さて、これから一週間が山場になりそうな予感です。
というのも来週の土曜日にはポケモンマスター目指して旅に出るので、それまでにどこまで書き進められるかですね。

そんなわけで短めですが最重要イベント入ります。どうぞ。


五十八話『人としての幸せ』

 

 レオと別れて凡そ一時間。僕はラニと共に図書室でセイバーの情報を集めていた。

 今回、あの最強の相手と戦うにおいて、此方の最大のアドバンテージはサーヴァントの真名が分かっていることだ。

 セイバーの真名は、円卓の騎士の中でも屈指の実力者、ガウェイン卿。

 ガウェインについて、一回戦の時に少しだけ情報を手に入れている。だが、時間が無くて強さや能力まで調べることはできなかった。

「警戒するべきは、やはり聖剣でしょうね」

「うん……ガラティーン、か」

 ガラティーンはガウェイン卿が持つ聖剣だ。

 その名がわかっても、問題はこの剣について書かれた文献が少ないこと。

 文献によって情報はバラバラで、アーサー王が持つ聖剣エクスカリバーと対を成す剣だとか、どんなに斬っても刃毀れしないとか。

 果ては太陽の加護を得ているとか、遥か遠くに居る敵だろうと可視できれば刃が届くなどという信じがたい資料もある。
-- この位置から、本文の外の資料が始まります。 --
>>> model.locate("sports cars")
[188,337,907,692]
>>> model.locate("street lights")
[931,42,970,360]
 それらが全て本当とは思えないが、どれが正確であるかも分からない以上、全てを考慮しておかなければならない。

 そして、後一つ。

「朝から正午にかけて、力が三倍になる能力……」

「これに関しては危険性は薄いと思います。ハクトさんのアリーナ探索時間は夕方から夜にかけて。その能力は発動しないかと」

 確かにそうか。それ程注目すべきことではないだろう。

 それに、決戦も夜に行われる。この能力があっても、決戦の際は発動していることはないだろう。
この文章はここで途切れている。